Citation: AC v Canada Employment Insurance Commission, 2024 SST 791
Social Security Tribunal of Canada
General Division – Employment Insurance Section
Decision
Appellant: | A. C. |
Respondent: | Canada Employment Insurance Commission |
Decision under appeal: | Canada Employment Insurance Commission reconsideration decision (478891) dated June 8, 2022 (issued by Service Canada) |
Tribunal member: | Leanne Bourassa |
Decision date: | June 10, 2024 |
File number: | GE-24-1505 |
On this page
Decision
[1] The appeal won’t go ahead. The appeal to the General Division of the Social Security Tribunal was not brought in time.
Overview
[2] The Appellant applied for employment insurance benefits. Further to a request for reconsideration, on June 8, 2022, the Respondent issued a decision under section 112 of the Employment Insurance Act (Act). The Appellant appealed that decision to the Social Security Tribunal (Tribunal) on April 18, 2024.
[3] Under subsection 52(2) of the Department of Employment and Social Development Act (DESD Act), in no case may an appeal be brought to the General Division of the Tribunal more than one year after the day on which the Respondent’s reconsideration decision was communicated to the Appellant.
[4] The Tribunal must decide whether the appeal was brought in time.
Analysis
[5] The Tribunal finds that the Respondent’s reconsideration decision was communicated to the Appellant verbally on June 8, 2022. The Respondent provided notes of a phone call with the Appellant on that day, explaining that the decision that he was disqualified from receiving Employment Insurance benefits because he had lost his job because of his own misconduct would be maintained. The Appellant was also told that he had a right to appeal an unfavorable decision to the Tribunal within 30 days.
[6] Following this phone call, a letter was also sent to the Appellant dated June 8, 2022. This letter included an explanation of the Appellant’s right to appeal to the Tribunal, and the 30 day limit to file an appeal.
[7] The Tribunal notes that the address to which this letter was sent is the same address that the Appellant indicated as his on his Notice of Appeal. There is no evidence that this letter was returned to the Respondent as undelivered.

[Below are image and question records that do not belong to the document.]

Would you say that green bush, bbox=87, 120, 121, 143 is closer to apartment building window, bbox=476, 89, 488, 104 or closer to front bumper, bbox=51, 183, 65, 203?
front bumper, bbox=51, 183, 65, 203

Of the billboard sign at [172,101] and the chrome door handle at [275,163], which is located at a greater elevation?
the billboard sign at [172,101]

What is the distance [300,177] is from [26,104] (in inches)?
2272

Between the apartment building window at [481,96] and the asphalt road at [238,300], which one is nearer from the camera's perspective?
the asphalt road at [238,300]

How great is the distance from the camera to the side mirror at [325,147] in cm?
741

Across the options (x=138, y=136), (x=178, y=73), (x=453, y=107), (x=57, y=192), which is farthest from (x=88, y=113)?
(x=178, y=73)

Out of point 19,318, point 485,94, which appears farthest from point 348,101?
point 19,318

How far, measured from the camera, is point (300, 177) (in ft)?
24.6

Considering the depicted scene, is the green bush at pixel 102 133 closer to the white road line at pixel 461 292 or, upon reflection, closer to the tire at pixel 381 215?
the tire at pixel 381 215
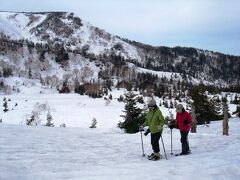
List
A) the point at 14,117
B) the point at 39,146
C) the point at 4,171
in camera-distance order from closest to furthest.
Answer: the point at 4,171 → the point at 39,146 → the point at 14,117

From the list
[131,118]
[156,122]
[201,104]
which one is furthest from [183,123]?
[201,104]

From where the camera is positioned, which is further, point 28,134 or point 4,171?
point 28,134

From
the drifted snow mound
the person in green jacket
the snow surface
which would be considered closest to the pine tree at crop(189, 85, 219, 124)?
the snow surface

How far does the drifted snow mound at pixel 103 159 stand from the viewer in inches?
419

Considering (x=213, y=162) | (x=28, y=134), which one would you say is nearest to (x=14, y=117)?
(x=28, y=134)

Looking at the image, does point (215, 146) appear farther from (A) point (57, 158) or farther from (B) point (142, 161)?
(A) point (57, 158)

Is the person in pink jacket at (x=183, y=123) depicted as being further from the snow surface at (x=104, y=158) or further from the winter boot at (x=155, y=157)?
the winter boot at (x=155, y=157)

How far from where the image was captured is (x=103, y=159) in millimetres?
13562

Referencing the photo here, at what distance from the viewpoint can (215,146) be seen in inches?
671

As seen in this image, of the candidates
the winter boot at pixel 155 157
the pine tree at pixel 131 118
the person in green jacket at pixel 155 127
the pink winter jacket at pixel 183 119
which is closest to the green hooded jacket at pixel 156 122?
the person in green jacket at pixel 155 127

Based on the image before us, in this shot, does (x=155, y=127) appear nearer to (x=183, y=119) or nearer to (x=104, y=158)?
(x=183, y=119)

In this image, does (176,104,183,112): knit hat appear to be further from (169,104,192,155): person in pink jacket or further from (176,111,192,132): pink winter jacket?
(176,111,192,132): pink winter jacket

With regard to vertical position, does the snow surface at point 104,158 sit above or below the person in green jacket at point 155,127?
below

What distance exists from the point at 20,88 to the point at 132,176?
406ft
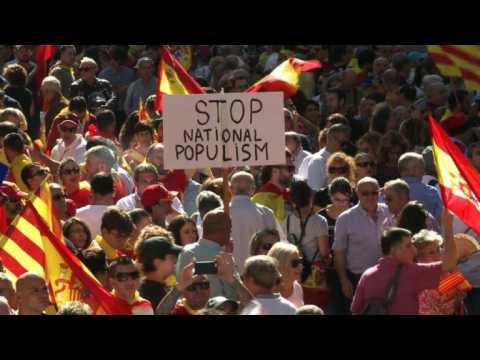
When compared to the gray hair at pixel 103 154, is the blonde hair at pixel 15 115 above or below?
above

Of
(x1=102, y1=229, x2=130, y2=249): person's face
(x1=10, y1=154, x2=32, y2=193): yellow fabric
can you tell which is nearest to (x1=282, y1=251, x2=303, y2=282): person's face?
(x1=102, y1=229, x2=130, y2=249): person's face

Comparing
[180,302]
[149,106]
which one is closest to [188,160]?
[180,302]

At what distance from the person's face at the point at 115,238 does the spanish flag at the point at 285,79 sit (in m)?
3.90

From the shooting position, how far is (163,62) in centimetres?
1633

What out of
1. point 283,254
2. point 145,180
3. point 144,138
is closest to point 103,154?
point 145,180

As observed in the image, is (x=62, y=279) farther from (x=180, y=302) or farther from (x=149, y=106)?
(x=149, y=106)

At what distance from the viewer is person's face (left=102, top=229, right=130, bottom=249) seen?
39.5ft

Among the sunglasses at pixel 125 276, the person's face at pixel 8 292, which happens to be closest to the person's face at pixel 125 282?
the sunglasses at pixel 125 276

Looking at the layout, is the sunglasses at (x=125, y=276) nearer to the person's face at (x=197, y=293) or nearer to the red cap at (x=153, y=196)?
the person's face at (x=197, y=293)

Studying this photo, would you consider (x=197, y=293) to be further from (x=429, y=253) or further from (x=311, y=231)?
(x=311, y=231)

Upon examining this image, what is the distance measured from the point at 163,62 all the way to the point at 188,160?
4480mm

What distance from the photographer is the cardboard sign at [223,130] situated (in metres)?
12.0

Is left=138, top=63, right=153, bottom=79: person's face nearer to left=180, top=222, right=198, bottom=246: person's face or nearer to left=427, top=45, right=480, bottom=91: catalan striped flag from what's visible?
left=427, top=45, right=480, bottom=91: catalan striped flag
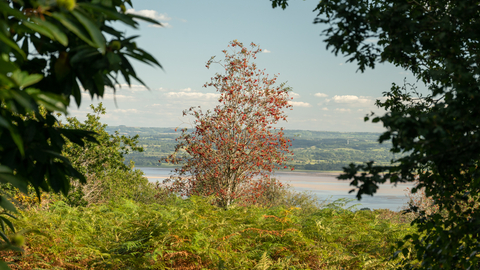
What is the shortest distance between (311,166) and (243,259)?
278 ft

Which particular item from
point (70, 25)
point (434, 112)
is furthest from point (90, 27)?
point (434, 112)

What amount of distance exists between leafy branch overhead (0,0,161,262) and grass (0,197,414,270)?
203 centimetres

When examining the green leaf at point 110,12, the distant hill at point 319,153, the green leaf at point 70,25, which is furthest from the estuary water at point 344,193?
the green leaf at point 70,25

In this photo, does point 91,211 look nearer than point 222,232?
No

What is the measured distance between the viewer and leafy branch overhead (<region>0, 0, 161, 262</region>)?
1026mm

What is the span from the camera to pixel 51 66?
58.2 inches

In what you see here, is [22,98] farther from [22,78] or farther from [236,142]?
[236,142]

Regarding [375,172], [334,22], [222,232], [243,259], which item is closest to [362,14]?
[334,22]

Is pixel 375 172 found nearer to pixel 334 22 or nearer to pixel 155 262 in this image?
pixel 334 22

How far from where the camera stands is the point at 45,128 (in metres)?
1.73

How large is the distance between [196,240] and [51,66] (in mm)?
2798

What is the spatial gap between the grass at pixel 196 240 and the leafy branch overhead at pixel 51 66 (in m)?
2.03

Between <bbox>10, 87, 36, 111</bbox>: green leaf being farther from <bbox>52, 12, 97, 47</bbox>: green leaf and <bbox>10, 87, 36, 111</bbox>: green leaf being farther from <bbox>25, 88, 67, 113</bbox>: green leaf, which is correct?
<bbox>52, 12, 97, 47</bbox>: green leaf

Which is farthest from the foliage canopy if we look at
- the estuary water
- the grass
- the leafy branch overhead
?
the estuary water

[8] The Tribunal finds that the Appellant brought the appeal to the General Division of the Tribunal on April 18, 2024. This is the date that the Notice of Appeal is stamped as “received” by the Tribunal.
[9] The Tribunal wrote to the Appellant and asked him to confirm if he recalled the June 8, 2022 phone call with the Respondent, when did he receive the Respondent’s letter of June 8, 2022, his address on June 8, 2022, and why he delayed until April 18, 2024 to file his Appellant. This request was sent to the Appellant via email on May 24, 2024 and he was asked to provide his response before May 31, 2024.
[10] The Tribunal records show that the Appellant called the Tribunal on May 27, 2024. The notes of this phone call show that the Appellant only asked for a hearing date to be set after June 9, 2024 as he would be leaving the country until then. The Appellant did not respond to the Tribunal’s questions sent to him on May 24, 2024.
[11] The Tribunal finds that more than one year passed between when the reconsideration decision was communicated to the Appellant and when the appeal was filed.
[12] The Tribunal must apply subsection 52(2) of the DESD Act which clearly states that in no case may an appeal be brought more than one year after the reconsideration decision was communicated to the Appellant.
Conclusion
[13] The appeal to the General Division of the Tribunal was not brought in time and therefore will not proceed.